A few confused people around the world see their fax machines churning out page after page of the computer code underlying the destructive "I Love You" virus.

It's a most modern definition of uselessness: An email virus that sends itself to a fax machine.

That's what a few confused people around the world saw today, as their fax machines began churning out page after page of the computer code underlying the destructive "I Love You" virus.

The damage created by this particular manifestation of the virus--the computer equivalent of a pistol shooting a flag that says "BANG"--was nil. If anything, it proved that Microsoft's Outlook program was capable of annoying people even away from their personal computers.

These misfires were just the tip of a far more destructive iceberg, however. Already analysts have said that the "I Love You" bug and its various mutations spread far more quickly than Melissa, the fast-moving virus that clogged email systems around the world last year.

Security analysts say the "Love Bug" virus, along with any of the lengthening list of Outlook parasites that periodically sweep the Net, will mail themselves to almost anything inside the mail program's address book.

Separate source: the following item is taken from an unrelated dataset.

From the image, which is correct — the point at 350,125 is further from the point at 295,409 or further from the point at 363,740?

Most of these addresses will naturally be email addresses. But a few will turn up as gateways that allow computers to send an email to a fax machine, or to a pager. The virus will treat that like any other email address, and happily send itself out.

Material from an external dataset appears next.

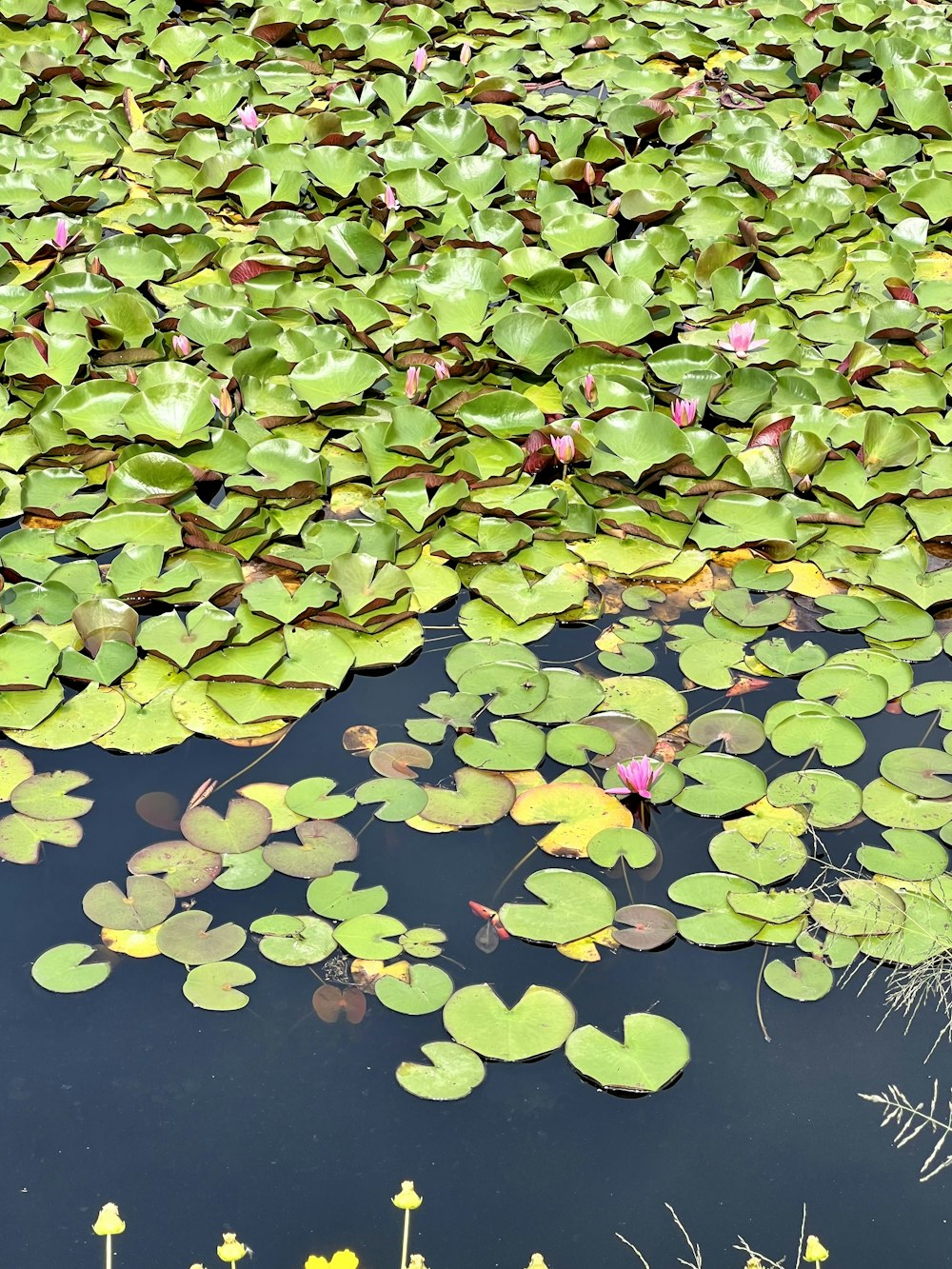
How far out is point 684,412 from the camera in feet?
11.1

Because no computer is waiting on the other end, the virus arrives in its most naked form--a string of text incomprehensible to anyone without programming knowledge.

"The virus sends itself to the first 300 addresses in the address book," said Scott Blake, security program manager for Bindview's RAZOR consulting team. "If they had an email to fax gateway in the address book, then that could have been one of the (targets)."

Does this mean that owners of fax machines and text pagers now need worry about every new virus sweeping the Net? Not at all, unless a few pages of computer code is too much to bear.

There may even be bright side--the lucky recipients of "I Love You's" eight pages of faxed code now have a little bit of computer history in their hands.

Now, if only there was a virus-writer around to autograph it.